MONDO
Reazione furiosa di Mosca
Ucraina, allarme Onu per i diritti umani nell'est
Un rapporto delle Nazioni Unite denuncia "Assassinii, torture, apimenti e intimidazioni" contro civili, politici ucraini locali e giornalisti e 127 morti. Stati Uniti e Francia minacciano la Russia di "costi ulteriori" se continuerà con il suo atteggiamento "provocatorio e destabilizzante" in Ucraina.

L'appello delle Nazioni Unite
In giornata, l'Alto commissario dell'Onu per i diritti umani, Navi Pillay, ha lanciato un appello ai responsabili delle forze in campo perché "facciano tutto quanto è in loro potere per mettere il freno a quelle persone che sembrano determinate a lacerare" l'Ucraina. Il lavoro dei 34 osservatori dell'Onu documenta che sul campo sono morte 127 persone fra militari regolari ucraini, separatisti filo-russi e semplici civili in "violenti scontri" per il controllo dei territori dell'est del Paese. Il rapporto Onu rappresenta poi un'altra situazione, quella della Crimea, dove viene puntato l'indice contro quella che viene definita una politica "discriminatoria", di "intimidazioni e persecuzioni" nei confronti della minoranza musulmana dei tatari.
La furia di Mosca
Secondo il ministero degli Esteri russo, il rapporto Onu manca completamente di obiettività e l'Onu ricorre a "due pesi e due misure", come ha tuonato il portavoce Aleksandr Lukashevic. Per Mosca il testo ignora "le più brutali violazioni dei diritti umani commesse dalle auto-proclamate autorità di Kiev" e omette di citare esplicitamente alcuni fatti gravi di sangue, come la morte di almeno una quarantina di filorussi nell'incendio di un edificio a Odessa, sul Mar Nero. Una parzialità che, secondo la Russia, "non lascia alcun dubbio sul fatto che i suoi autori hanno eseguito un ordine politico di 'ripulire' le autoproclamate autorità di Kiev".
La diplomazia
Intanto dall'Occidente arriva un nuovo monito per Putin. Non bastano le sanzioni, per Obama e Hollande, che hanno avuto un colloquio. La Russia dovrà affrontare significativi "costi ulteriori" se continuerà con il suo atteggiamento "provocatorio e destabilizzante" in Ucraina, hanno convenuto i due presidenti. Tuttavia la Casa Bianca accoglie con favore l'abbandono da parte degli insorti filorussi di palazzi governativi che avevano occupato nell'est dell'Ucraina. Il portavoce Jay Carney riferisce che si tratta di uno "sviluppo positivo". Carney ha detto che un arresto delle attività destabilizzanti, come il sequestro di palazzi, è uno sviluppo positivo nella situazione tesa tra Ucraina e Russia.

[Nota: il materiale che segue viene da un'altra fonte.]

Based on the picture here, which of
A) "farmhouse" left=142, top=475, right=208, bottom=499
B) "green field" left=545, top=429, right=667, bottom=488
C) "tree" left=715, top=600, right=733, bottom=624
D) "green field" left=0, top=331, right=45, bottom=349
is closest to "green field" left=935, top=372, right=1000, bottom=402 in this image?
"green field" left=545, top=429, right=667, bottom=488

La riconciliazione nazionale
Per lunedì, è stato fissato un nuovo round di colloqui per la riconciliazione nazionale. Si terranno a Kharkiv, nell'est dell'Ucraina. Il primo round si è tenuto a Kiev mercoledì, ma i rappresentanti delle forze separatiste si sono rifiutati di partecipare. Quanto al debito sul gas, la Russia si dice pronta a discutere di sconti sul prezzo con Kiev, se l'Ucraina rimborserà i 2,237 miliardi di dollari che deve a Mosca per i rifornimenti fino al primo di aprile. Proprio pochi giorni fa, Putin aveva minacciato lo stop al gas a Kiev (e anche all'Europa) se Kiev non avesse saldato il suo debito.